**Dataset**
********************

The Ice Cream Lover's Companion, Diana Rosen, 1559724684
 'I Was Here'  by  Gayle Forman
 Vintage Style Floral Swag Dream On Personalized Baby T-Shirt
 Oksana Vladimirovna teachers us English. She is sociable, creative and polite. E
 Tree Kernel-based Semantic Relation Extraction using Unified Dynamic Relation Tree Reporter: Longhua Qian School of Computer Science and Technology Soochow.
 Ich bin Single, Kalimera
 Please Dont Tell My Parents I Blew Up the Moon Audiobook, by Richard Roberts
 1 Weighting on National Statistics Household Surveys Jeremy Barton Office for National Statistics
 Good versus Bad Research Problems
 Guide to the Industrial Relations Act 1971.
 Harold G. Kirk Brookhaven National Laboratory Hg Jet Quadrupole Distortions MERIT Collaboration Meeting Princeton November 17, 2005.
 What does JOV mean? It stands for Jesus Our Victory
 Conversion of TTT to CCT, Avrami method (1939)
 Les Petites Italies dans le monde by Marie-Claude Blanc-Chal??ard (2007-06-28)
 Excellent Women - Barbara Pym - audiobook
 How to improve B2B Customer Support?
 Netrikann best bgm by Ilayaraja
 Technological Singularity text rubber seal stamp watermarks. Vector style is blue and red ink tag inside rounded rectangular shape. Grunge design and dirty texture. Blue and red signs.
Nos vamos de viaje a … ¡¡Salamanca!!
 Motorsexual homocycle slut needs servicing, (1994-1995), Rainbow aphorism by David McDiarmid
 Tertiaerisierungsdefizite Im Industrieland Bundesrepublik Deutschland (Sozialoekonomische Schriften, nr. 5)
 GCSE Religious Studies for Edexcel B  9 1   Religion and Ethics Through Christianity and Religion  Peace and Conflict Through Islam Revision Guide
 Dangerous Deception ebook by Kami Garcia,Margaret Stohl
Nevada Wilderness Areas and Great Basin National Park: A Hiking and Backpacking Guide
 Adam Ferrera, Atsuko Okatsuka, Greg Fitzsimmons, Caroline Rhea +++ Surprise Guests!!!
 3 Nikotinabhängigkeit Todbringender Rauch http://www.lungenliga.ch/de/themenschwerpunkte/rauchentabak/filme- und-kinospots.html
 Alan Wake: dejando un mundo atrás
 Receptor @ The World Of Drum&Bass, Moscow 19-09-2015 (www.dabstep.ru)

********************

If a line in the entries contains the word "Guide", copy that line out.

**Problem solution**
 Guide to the Industrial Relations Act 1971.
 GCSE Religious Studies for Edexcel B  9 1   Religion and Ethics Through Christianity and Religion  Peace and Conflict Through Islam Revision Guide
Nevada Wilderness Areas and Great Basin National Park: A Hiking and Backpacking Guide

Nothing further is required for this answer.